İki seks yapar canım cicim der biter olay bu insanların karakterleri değişmiyor böyle şeylerle
 
Yok yok tabi ben de her gün vur patlasın,çal oynasın bir hayattan bahsetmiyorum.Mesela ben kpssye hazırlanırken destek olsun isterdim,ehliyetimi ablamdan borç alıp ondan habersiz almamalıydım.Hadi bunlar benim şahsi meselelerim çocukların ödevleri konusunda hiç olmazsa birini alsa üzerimden.Biri 3 e,biri 1 e gidiyor.İkisi de çok gönülsüz ödev konusunda.İkna edip masaya oturtmak mesele.Yaptrırken sabrım taşıyor kızıyorum çocuklara.Ondan sonra bağıran anne oluyorum.Görüyorsun yükseldiğimi neden demiyorsun "kızım al kitabını gel birlikte okuyalım" bu kadar zor mu? Dün akşam bu sıkıntı yaşandı.Bu sabah konuyu açmama sebep olan mesele bu aslında. Bağırıp çağırdım ağladım.Hiç mi görmüyorsun halimi,utanmadan bir de bağırıp çocukların psikolojisini bozuyorsun diyorsun bana diye kızdım.

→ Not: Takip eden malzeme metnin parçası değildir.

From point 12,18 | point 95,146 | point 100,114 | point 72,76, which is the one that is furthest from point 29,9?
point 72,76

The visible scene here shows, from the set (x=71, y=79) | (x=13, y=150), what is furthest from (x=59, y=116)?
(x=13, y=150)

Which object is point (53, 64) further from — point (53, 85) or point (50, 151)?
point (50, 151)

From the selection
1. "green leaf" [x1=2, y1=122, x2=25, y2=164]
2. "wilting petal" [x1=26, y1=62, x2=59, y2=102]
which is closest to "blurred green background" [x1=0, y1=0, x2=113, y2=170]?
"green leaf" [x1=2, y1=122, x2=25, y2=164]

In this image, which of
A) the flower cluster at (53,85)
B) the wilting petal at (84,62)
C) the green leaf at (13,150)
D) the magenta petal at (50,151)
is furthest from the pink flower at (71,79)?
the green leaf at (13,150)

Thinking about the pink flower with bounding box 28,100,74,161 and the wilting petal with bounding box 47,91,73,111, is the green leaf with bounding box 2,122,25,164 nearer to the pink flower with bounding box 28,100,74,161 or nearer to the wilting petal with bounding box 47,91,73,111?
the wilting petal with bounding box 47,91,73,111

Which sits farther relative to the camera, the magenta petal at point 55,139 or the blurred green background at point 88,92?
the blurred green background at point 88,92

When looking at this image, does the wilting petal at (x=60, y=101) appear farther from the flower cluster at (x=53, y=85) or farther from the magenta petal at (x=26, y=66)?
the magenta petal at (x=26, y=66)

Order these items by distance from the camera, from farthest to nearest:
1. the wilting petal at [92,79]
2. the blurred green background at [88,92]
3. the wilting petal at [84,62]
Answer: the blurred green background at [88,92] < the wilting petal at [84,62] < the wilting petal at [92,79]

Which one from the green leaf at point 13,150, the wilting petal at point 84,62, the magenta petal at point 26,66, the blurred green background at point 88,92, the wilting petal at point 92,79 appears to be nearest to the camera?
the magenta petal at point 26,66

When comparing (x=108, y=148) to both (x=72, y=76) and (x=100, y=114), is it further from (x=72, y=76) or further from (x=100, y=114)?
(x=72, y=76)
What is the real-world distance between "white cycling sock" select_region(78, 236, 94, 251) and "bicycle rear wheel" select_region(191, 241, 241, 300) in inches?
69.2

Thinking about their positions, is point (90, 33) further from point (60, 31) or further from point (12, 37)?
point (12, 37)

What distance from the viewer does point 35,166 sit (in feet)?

Sizinki rutin değil zaten. Totosunu yayıp hiç bir sorumluluk almayan bir adam var karşınızda.
 
Çok çok takdir ettiğim bir adam vardı. Onun karısına çocuklarına düşkünlüğüne hayrandım, eşime, herkese onu örnek gösterirdim. Çatır çatır karısını aldatıyormuş, parasını iddiada yiyor. Tam bir hayal kırıklığı. Bence çok mutlu evlilikler yok, birbirini idare eden insanlar, çocuklar için katlanılan hayatlar var.
 
Sizi yıpratan bütün sorumluluğun sizde olmasi
 
Evet zaten sorun da burda. Herşeyi kendi yaptığı için ve içinde kendi kendine düşündüğü için yorulmuş. Bütün yükü tek başına sırtına almış. Bulaşık, çamaşır beklesin eşi evdeyken, çocukları bir aradayken birlikte zaman geçirsin ne olacak ki evdeki işler aileyle geçirilen zamandan önemli mi? Yorgunluğunu, duygularını eşiyle paylaşmadığı sürece de eşi zaten sorumluluk almaz nasılsa herşey yapılıyor bu kadının görevi der geçer.
Malesef çocuk olunca evde işler duramıyor ya da ertelenemiyor, mesela çocukların banyosunu erteleyemezsiniz ya da yemeğini, ya da ertesi güne bırakmanız gereken derli toplu bir evi, ya da çocukların ödevini ;) Burada bahsedilen ev işi sadece süpürüp silmek toz almak değil, günlük düzeni sağlamak için yapılması gereken(şart olan) şeyler. Eşim maç izlerken ona eşlik edeyim de çocuk da aç duruversin ya da bugün yıkanmayıversin, ödevini de yapmayıversin diyemezsin. Kadın ortalıkta didinirklen adamın da geçip maç izlemesi ya da oyun oynaması ayıptır yani terbiyesizlik, saygısızlıktır. Önce işler bitirilir, sonra ne paylaşılacaksa birlikte onlar yapılır. Bunun için sürekli söylemek gerekmez, bu bi rutindir otomatik yapılır otomatik paylaşılır, uyarmak, söylemek gerekmez..gerekmemelidir.